WHAT YOU SHOULD DO:
Every record below should be printed exactly as it appears.

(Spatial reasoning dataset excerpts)
++++++++++++++++++++

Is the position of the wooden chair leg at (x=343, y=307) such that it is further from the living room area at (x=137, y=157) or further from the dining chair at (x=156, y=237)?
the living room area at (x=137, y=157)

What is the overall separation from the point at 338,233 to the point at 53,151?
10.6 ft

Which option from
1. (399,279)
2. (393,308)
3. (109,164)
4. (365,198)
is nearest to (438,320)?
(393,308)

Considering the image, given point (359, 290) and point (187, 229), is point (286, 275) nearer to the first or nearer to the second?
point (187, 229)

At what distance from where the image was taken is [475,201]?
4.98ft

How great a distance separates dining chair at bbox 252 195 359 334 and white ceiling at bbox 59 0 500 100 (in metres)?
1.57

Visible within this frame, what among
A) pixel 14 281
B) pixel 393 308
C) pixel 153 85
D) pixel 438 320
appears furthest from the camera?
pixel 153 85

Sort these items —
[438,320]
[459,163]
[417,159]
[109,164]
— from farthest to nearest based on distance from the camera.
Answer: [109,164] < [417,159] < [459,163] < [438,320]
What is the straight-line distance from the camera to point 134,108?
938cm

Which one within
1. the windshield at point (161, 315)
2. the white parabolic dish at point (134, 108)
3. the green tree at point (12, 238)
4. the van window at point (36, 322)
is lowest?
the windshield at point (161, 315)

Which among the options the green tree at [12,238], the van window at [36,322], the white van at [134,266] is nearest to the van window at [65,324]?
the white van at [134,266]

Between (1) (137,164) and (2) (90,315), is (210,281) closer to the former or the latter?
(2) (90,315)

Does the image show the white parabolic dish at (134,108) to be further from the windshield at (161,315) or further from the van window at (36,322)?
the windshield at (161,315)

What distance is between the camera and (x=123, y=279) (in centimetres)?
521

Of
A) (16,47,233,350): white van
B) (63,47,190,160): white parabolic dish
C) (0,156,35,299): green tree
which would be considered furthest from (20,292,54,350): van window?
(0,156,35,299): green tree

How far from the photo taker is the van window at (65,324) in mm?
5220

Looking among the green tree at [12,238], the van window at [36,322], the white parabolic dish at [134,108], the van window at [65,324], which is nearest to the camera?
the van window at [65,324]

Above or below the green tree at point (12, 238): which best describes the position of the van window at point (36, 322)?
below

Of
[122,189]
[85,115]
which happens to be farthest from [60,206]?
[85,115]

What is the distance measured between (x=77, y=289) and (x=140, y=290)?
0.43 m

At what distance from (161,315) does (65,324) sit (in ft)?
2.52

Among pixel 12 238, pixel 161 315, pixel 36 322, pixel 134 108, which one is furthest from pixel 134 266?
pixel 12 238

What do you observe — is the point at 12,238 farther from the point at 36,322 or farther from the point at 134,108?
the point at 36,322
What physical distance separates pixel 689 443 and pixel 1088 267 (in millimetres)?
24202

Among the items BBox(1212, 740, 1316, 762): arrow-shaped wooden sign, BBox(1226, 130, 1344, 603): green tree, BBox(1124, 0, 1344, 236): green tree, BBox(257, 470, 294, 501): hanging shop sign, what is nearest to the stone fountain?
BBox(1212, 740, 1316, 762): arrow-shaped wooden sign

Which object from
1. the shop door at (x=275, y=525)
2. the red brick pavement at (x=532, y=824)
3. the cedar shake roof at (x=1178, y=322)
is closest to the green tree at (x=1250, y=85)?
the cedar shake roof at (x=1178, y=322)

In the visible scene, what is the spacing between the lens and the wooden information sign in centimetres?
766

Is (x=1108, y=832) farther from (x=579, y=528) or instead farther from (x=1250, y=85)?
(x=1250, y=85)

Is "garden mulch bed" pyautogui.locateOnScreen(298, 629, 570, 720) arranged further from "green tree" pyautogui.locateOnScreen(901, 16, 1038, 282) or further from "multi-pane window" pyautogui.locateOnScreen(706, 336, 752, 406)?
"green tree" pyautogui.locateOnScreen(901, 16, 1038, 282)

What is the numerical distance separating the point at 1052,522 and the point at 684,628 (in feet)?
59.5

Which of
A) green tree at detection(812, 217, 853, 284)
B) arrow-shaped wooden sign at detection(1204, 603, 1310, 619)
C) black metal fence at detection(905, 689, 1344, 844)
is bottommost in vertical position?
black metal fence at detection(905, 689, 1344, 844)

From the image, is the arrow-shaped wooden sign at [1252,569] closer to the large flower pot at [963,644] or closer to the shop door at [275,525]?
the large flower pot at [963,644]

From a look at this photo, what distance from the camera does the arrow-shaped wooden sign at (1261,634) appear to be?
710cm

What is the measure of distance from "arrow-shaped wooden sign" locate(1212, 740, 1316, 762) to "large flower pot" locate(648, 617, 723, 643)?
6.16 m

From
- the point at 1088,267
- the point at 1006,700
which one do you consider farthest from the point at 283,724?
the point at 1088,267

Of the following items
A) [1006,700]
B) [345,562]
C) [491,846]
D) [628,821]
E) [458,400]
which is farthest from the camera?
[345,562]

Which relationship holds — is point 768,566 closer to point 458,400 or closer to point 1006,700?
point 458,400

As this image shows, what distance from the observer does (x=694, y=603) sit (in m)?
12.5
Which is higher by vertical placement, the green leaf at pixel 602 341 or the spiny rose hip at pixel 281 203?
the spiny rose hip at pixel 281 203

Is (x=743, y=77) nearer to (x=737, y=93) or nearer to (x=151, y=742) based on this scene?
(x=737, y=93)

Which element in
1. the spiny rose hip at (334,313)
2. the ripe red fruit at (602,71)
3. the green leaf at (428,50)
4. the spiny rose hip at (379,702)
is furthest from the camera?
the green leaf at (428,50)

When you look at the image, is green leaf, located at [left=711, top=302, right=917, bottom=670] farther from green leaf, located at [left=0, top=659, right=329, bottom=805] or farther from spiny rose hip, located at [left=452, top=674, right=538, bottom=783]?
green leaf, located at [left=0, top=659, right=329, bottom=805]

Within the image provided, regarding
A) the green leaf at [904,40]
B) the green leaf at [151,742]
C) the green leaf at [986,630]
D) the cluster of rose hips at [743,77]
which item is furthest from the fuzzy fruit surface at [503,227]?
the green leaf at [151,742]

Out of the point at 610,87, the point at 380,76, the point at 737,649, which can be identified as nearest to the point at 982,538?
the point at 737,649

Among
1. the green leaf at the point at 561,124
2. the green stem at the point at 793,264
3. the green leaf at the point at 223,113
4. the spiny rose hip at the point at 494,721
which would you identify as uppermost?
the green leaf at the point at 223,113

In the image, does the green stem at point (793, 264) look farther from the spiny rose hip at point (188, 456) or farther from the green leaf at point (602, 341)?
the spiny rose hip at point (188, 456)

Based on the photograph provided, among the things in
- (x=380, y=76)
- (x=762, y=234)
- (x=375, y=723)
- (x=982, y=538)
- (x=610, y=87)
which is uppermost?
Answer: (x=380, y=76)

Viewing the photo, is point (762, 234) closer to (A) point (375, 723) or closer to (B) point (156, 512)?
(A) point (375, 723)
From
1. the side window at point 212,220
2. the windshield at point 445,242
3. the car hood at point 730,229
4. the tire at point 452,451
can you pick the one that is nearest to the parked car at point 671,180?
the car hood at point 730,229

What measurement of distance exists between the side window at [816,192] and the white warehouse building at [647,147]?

++++++++++++++++++++

WRITTEN REPLY:
Is the position of the wooden chair leg at (x=343, y=307) such that it is further from the living room area at (x=137, y=157) or further from the dining chair at (x=156, y=237)?
the living room area at (x=137, y=157)

What is the overall separation from the point at 338,233 to the point at 53,151?
10.6 ft

Which option from
1. (399,279)
2. (393,308)
3. (109,164)
4. (365,198)
is nearest to (438,320)?
(393,308)

Considering the image, given point (359, 290) and point (187, 229), is point (286, 275) nearer to the first or nearer to the second?
point (187, 229)

At what distance from where the image was taken is [475,201]?
4.98ft

How great a distance separates dining chair at bbox 252 195 359 334 and white ceiling at bbox 59 0 500 100 (in metres)?
1.57

Visible within this frame, what among
A) pixel 14 281
B) pixel 393 308
C) pixel 153 85
D) pixel 438 320
appears furthest from the camera?
pixel 153 85

Sort these items —
[438,320]
[459,163]
[417,159]
[109,164]
— from farthest to nearest based on distance from the camera.
Answer: [109,164] < [417,159] < [459,163] < [438,320]
What is the straight-line distance from the camera to point 134,108?
938cm

Which one within
1. the windshield at point (161, 315)
2. the white parabolic dish at point (134, 108)
3. the green tree at point (12, 238)
4. the van window at point (36, 322)
is lowest?
the windshield at point (161, 315)

Which among the options the green tree at [12,238], the van window at [36,322], the white van at [134,266] is nearest to the van window at [65,324]?
the white van at [134,266]

Between (1) (137,164) and (2) (90,315), is (210,281) closer to the former or the latter?
(2) (90,315)

Does the image show the white parabolic dish at (134,108) to be further from the windshield at (161,315) or further from the van window at (36,322)?
the windshield at (161,315)

What distance is between the camera and (x=123, y=279) (in centimetres)?
521

Of
A) (16,47,233,350): white van
B) (63,47,190,160): white parabolic dish
C) (0,156,35,299): green tree
which would be considered furthest from (20,292,54,350): van window?
(0,156,35,299): green tree

How far from the photo taker is the van window at (65,324) in mm?
5220

Looking among the green tree at [12,238], the van window at [36,322], the white parabolic dish at [134,108], the van window at [65,324], which is nearest to the camera?
the van window at [65,324]

Above or below the green tree at point (12, 238): which best describes the position of the van window at point (36, 322)?
below

Of
[122,189]
[85,115]
which happens to be farthest from [60,206]?
[85,115]

What is the distance measured between (x=77, y=289) and (x=140, y=290)?
0.43 m

At what distance from (161,315) does (65,324) sit (in ft)?
2.52

Among pixel 12 238, pixel 161 315, pixel 36 322, pixel 134 108, which one is furthest from pixel 134 266?
pixel 12 238

What do you observe — is the point at 12,238 farther from the point at 36,322 or farther from the point at 134,108?
the point at 36,322
What physical distance separates pixel 689 443 and pixel 1088 267 (in millimetres)?
24202

Among the items BBox(1212, 740, 1316, 762): arrow-shaped wooden sign, BBox(1226, 130, 1344, 603): green tree, BBox(1124, 0, 1344, 236): green tree, BBox(257, 470, 294, 501): hanging shop sign, what is nearest to the stone fountain?
BBox(1212, 740, 1316, 762): arrow-shaped wooden sign

Which object from
1. the shop door at (x=275, y=525)
2. the red brick pavement at (x=532, y=824)
3. the cedar shake roof at (x=1178, y=322)
is closest to the green tree at (x=1250, y=85)?
the cedar shake roof at (x=1178, y=322)

In the visible scene, what is the spacing between the lens and the wooden information sign in centimetres?
766

Is (x=1108, y=832) farther from (x=579, y=528) or instead farther from (x=1250, y=85)?
(x=1250, y=85)

Is "garden mulch bed" pyautogui.locateOnScreen(298, 629, 570, 720) arranged further from "green tree" pyautogui.locateOnScreen(901, 16, 1038, 282) or further from "multi-pane window" pyautogui.locateOnScreen(706, 336, 752, 406)?
"green tree" pyautogui.locateOnScreen(901, 16, 1038, 282)

What is the numerical distance separating the point at 1052,522 and the point at 684,628 (in feet)?
59.5

Which of
A) green tree at detection(812, 217, 853, 284)
B) arrow-shaped wooden sign at detection(1204, 603, 1310, 619)
C) black metal fence at detection(905, 689, 1344, 844)
is bottommost in vertical position?
black metal fence at detection(905, 689, 1344, 844)

From the image, is the arrow-shaped wooden sign at [1252,569] closer to the large flower pot at [963,644] or closer to the shop door at [275,525]?
the large flower pot at [963,644]

From a look at this photo, what distance from the camera does the arrow-shaped wooden sign at (1261,634) appear to be?
710cm

What is the measure of distance from "arrow-shaped wooden sign" locate(1212, 740, 1316, 762) to "large flower pot" locate(648, 617, 723, 643)?
6.16 m

From
- the point at 1088,267
- the point at 1006,700
which one do you consider farthest from the point at 283,724?
the point at 1088,267

Of the following items
A) [1006,700]
B) [345,562]
C) [491,846]
D) [628,821]
E) [458,400]
which is farthest from the camera?
[345,562]

Which relationship holds — is point 768,566 closer to point 458,400 or closer to point 1006,700?
point 458,400

As this image shows, what distance from the observer does (x=694, y=603) sit (in m)?
12.5
Which is higher by vertical placement, the green leaf at pixel 602 341 or the spiny rose hip at pixel 281 203?
the spiny rose hip at pixel 281 203

Is (x=743, y=77) nearer to (x=737, y=93) or nearer to (x=151, y=742) based on this scene?
(x=737, y=93)

Which element in
1. the spiny rose hip at (334,313)
2. the ripe red fruit at (602,71)
3. the green leaf at (428,50)
4. the spiny rose hip at (379,702)
is furthest from the camera?
the green leaf at (428,50)

When you look at the image, is green leaf, located at [left=711, top=302, right=917, bottom=670] farther from green leaf, located at [left=0, top=659, right=329, bottom=805] or farther from spiny rose hip, located at [left=452, top=674, right=538, bottom=783]?
green leaf, located at [left=0, top=659, right=329, bottom=805]

Within the image provided, regarding
A) the green leaf at [904,40]
B) the green leaf at [151,742]
C) the green leaf at [986,630]
D) the cluster of rose hips at [743,77]
which item is furthest from the fuzzy fruit surface at [503,227]?
the green leaf at [151,742]

Out of the point at 610,87, the point at 380,76, the point at 737,649, which can be identified as nearest to the point at 982,538?
the point at 737,649

Among
1. the green leaf at the point at 561,124
2. the green stem at the point at 793,264
3. the green leaf at the point at 223,113
4. the spiny rose hip at the point at 494,721
which would you identify as uppermost?
the green leaf at the point at 223,113

In the image, does the green stem at point (793, 264) look farther from the spiny rose hip at point (188, 456) or farther from the green leaf at point (602, 341)?
the spiny rose hip at point (188, 456)

Based on the photograph provided, among the things in
- (x=380, y=76)
- (x=762, y=234)
- (x=375, y=723)
- (x=982, y=538)
- (x=610, y=87)
which is uppermost?
Answer: (x=380, y=76)

Viewing the photo, is point (762, 234) closer to (A) point (375, 723) or closer to (B) point (156, 512)?
(A) point (375, 723)
From
1. the side window at point 212,220
2. the windshield at point 445,242
3. the car hood at point 730,229
4. the tire at point 452,451
can you pick the one that is nearest to the parked car at point 671,180?
the car hood at point 730,229

What measurement of distance exists between the side window at [816,192] and the white warehouse building at [647,147]?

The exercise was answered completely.